First, he said pharmacists should be responsible for stocking and restocking all code medications. Having all necessary drugs ready to go on all code carts in all code areas is critical for reducing the amount of time the patient is without his or her needed medications.
 
“Time between onset [of cardiac arrest] and provision of care is fundamental, and shortening that time is one of the best ways to reduce the risk of death or disability,” Dr. North explained to session attendees.
 
He also suggested that all medications should be provided in ready-to-use syringes or premixed solutions. Having premade drugs can help to reduce the possibility of miscalculating a dose, which is highly possible during a chaotic situation like a code, he noted.
 
According to an Institute of Safe Medication Practices (ISMP) review of a study on mock pediatric resuscitations, approximately 20% of all medication-related verbal orders do not specify a dose, while 50% do not identify the route of administration.
 
In the same mock study, researchers analyzed syringes used during code simulations and found substantial deviations from the expected dose in 16% of the syringes, suggesting that unrecognized medication errors could be a major source of morbidity and mortality in resuscitated patients, ISMP reported.
 
Additionally, Dr.
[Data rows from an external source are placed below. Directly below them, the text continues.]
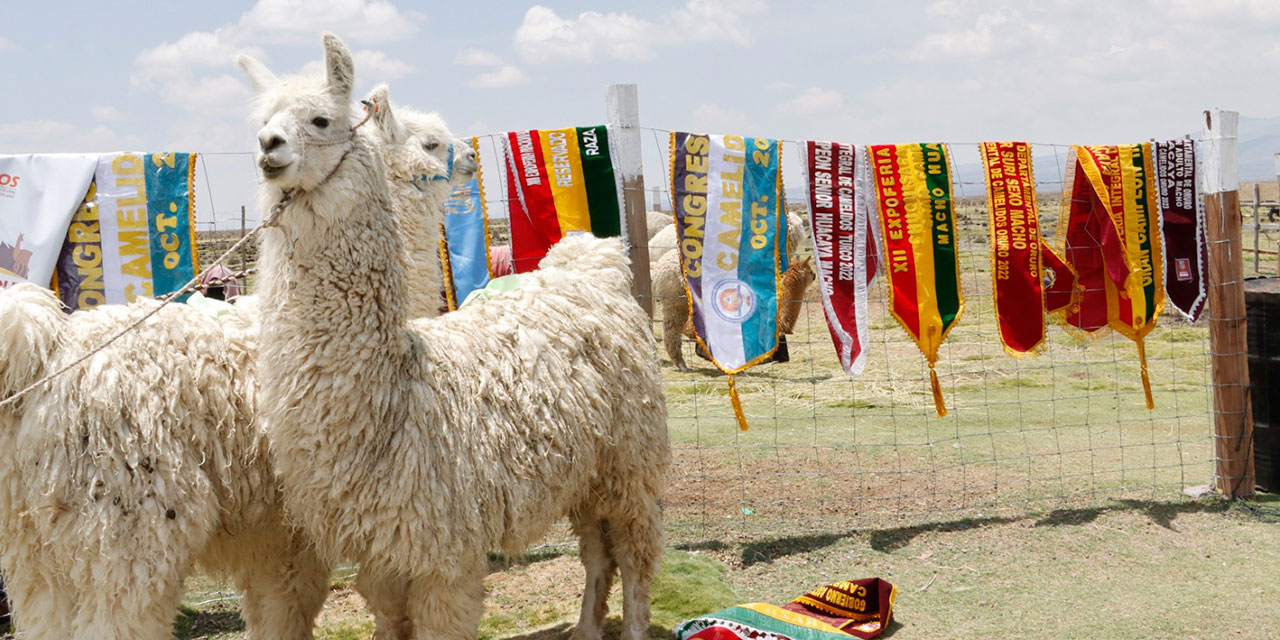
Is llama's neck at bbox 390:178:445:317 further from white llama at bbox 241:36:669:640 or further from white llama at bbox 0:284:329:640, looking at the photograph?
white llama at bbox 0:284:329:640

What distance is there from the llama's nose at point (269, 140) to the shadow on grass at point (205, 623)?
2763 millimetres

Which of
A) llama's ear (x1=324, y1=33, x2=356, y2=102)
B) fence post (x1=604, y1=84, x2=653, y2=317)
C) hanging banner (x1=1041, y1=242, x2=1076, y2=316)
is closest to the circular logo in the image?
fence post (x1=604, y1=84, x2=653, y2=317)

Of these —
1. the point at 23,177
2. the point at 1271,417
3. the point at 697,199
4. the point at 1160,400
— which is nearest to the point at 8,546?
the point at 23,177

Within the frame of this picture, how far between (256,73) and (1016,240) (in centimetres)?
426

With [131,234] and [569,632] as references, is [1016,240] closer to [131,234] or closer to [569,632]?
[569,632]

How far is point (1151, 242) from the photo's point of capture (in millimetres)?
6180

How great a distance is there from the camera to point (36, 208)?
4668mm

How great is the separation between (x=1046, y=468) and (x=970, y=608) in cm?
250

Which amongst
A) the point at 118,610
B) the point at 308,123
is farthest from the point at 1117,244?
the point at 118,610

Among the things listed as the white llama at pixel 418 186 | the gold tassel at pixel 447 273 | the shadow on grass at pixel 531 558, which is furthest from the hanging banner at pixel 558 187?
the shadow on grass at pixel 531 558

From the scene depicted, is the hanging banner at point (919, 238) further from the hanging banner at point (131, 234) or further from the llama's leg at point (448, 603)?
the hanging banner at point (131, 234)

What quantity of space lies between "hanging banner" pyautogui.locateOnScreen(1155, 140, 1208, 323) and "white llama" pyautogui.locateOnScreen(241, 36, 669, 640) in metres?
4.25

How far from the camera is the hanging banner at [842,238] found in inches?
223

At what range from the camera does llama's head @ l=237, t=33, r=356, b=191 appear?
3088mm
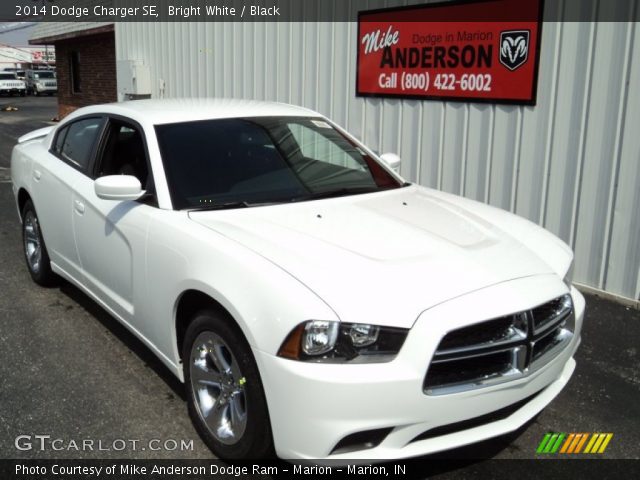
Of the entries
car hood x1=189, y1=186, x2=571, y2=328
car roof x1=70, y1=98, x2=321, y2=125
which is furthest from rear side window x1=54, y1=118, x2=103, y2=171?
car hood x1=189, y1=186, x2=571, y2=328

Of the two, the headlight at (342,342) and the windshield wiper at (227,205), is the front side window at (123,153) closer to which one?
the windshield wiper at (227,205)

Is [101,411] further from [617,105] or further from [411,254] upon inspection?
[617,105]

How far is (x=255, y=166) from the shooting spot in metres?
3.89

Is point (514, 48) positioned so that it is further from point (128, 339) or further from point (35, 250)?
point (35, 250)

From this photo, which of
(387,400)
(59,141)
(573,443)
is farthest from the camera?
(59,141)

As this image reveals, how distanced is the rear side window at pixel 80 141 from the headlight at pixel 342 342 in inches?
103

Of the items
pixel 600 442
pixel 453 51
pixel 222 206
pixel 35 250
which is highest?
pixel 453 51

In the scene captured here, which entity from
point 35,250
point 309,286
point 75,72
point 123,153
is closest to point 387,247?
point 309,286

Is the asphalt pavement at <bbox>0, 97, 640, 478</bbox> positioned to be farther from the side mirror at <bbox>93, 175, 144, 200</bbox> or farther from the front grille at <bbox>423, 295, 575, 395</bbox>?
the side mirror at <bbox>93, 175, 144, 200</bbox>

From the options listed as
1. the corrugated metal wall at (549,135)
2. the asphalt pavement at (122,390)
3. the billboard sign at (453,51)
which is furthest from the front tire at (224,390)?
the billboard sign at (453,51)

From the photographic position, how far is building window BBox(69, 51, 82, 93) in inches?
834

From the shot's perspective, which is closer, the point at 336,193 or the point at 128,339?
the point at 336,193

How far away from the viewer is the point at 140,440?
3303mm

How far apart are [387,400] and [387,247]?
799 millimetres
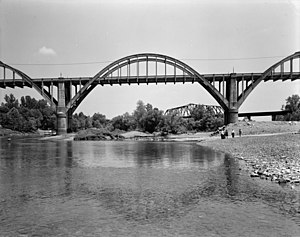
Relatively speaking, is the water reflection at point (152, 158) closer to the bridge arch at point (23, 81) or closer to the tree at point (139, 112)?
the bridge arch at point (23, 81)

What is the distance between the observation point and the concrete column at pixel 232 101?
275 feet

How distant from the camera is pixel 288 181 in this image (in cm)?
1739

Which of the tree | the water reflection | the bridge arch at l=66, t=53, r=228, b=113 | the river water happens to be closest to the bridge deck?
the bridge arch at l=66, t=53, r=228, b=113

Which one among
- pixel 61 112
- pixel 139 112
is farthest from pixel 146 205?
pixel 139 112

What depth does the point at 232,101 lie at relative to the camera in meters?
84.2

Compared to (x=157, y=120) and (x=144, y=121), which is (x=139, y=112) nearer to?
(x=144, y=121)

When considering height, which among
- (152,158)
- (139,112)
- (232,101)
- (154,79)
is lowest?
A: (152,158)

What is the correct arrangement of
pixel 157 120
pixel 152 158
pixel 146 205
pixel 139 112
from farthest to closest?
1. pixel 139 112
2. pixel 157 120
3. pixel 152 158
4. pixel 146 205

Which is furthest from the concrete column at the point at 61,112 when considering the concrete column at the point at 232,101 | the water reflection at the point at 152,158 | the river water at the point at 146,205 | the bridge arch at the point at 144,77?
the river water at the point at 146,205

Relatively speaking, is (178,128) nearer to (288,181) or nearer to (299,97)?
(299,97)

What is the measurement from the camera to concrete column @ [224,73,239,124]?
8388cm

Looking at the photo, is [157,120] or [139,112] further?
[139,112]

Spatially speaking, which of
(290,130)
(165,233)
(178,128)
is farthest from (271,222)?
(178,128)

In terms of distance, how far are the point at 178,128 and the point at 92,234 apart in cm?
10663
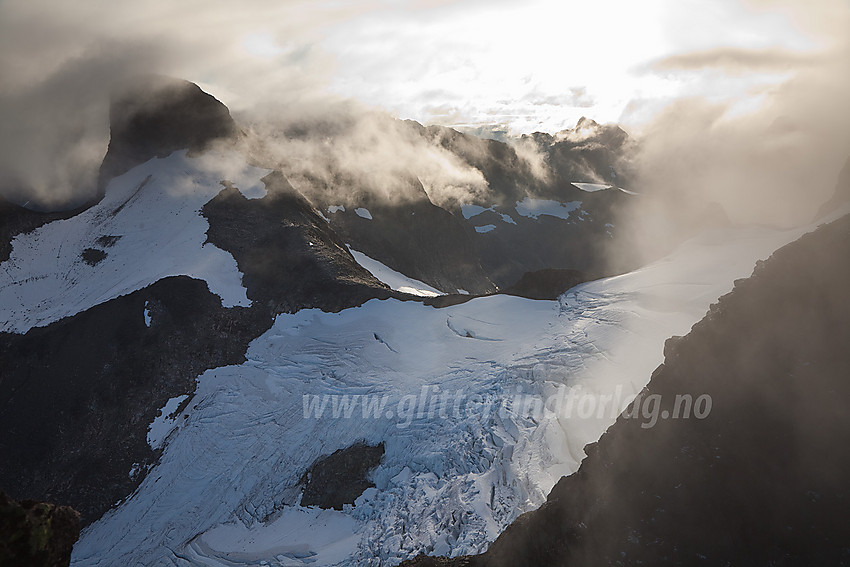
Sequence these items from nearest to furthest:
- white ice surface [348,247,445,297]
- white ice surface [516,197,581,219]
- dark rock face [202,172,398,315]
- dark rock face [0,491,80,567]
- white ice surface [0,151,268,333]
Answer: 1. dark rock face [0,491,80,567]
2. dark rock face [202,172,398,315]
3. white ice surface [0,151,268,333]
4. white ice surface [348,247,445,297]
5. white ice surface [516,197,581,219]

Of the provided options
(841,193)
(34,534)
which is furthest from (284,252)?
(841,193)

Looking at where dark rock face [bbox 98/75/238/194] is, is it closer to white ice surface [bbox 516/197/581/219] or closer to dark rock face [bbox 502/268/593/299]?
dark rock face [bbox 502/268/593/299]

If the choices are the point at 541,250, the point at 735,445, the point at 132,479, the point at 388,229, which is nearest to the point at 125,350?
the point at 132,479

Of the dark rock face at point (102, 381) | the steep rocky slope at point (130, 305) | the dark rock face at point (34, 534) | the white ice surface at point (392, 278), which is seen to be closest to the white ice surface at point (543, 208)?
the white ice surface at point (392, 278)

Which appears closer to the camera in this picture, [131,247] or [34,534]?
[34,534]

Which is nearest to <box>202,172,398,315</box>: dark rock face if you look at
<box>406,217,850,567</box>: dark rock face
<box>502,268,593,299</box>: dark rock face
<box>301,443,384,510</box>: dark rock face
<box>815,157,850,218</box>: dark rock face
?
<box>502,268,593,299</box>: dark rock face

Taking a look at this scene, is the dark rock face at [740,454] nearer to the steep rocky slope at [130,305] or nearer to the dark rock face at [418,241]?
the steep rocky slope at [130,305]

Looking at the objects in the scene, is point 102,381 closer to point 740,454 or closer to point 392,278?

North asserted that emergency facilities should conduct regular code simulations, which he claims are beneficial for pharmacists in several ways, including the opportunity to “develop resuscitation and anticipation skills for pharmacy residents” and “clarify roles and responsibilities for post-code procedures.”
 
Dr. North also told attendees that conducting regular simulations helps prolong retention of information, as the likelihood of being able to recall duties and responsibilities from just a one-time training may be low.
 
“Evaluate your current roles and duties in codes and optimize based on the needs identified,” he concluded. “Quality improvement opportunities exist with respect to codes, go find yours.”